> [WHAT IS ASKED] Continue the case study about the Shuman family's bond investments, picking up right after its first ground rule for the $200,000 portfolio.

> [TEXT BLOCK]
******************************

Max and Veronica have no unusual income requirements or health problems. Their only investment objectives are that they want to achieve some capital appreciation, and they want to keep their funds fully invested for at least 20 years. They would rather not have to rely on their investments as a source of current income but want to maintain some liquidity in their portfolio just in case.

Questions

a. Describe the type of bond investment program you think the Shuman family should follow. In answering this question, give appropriate consideration to both return and risk factors.

b. List several types of bonds that you would recommend for their portfolio and briefly indicate why you would recommend each.

c. Using a recent issue of the Wall Street Journal, Barron’s, or an online source, construct a $200,000 bond portfolio for the Shuman family. Use real securities and select any bonds (or notes) you like, given the following ground rules:

1. The portfolio must include at least one Treasury, one agency, and one corporate bond; also, in total, the portfolio must hold at least five but no more than eight bonds or notes.

******************************

> [DATA PROVIDED]

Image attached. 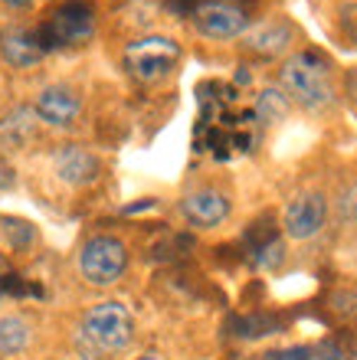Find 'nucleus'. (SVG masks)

******************************

> [ANSWER TO THIS EXERCISE]
2. No more than 5% of the portfolio can be in short-term U.S. Treasury bills (but note that if you hold a T-bill, that limits your selections to just seven other notes/bonds).

3. Ignore all transaction costs (i.e., invest the full $200,000) and assume all securities have par values of $1,000 (although they can be trading in the market at something other than par).

4. Use the latest available quotes to determine how many bonds/notes/bills you can buy.

d. Prepare a schedule listing all the securities in your recommended portfolio. Use a form like the one shown below and include the information it calls for on each security in the portfolio.

e. In one brief paragraph, note the key investment attributes of your recommended portfolio and the investment objectives you hope to achieve with it.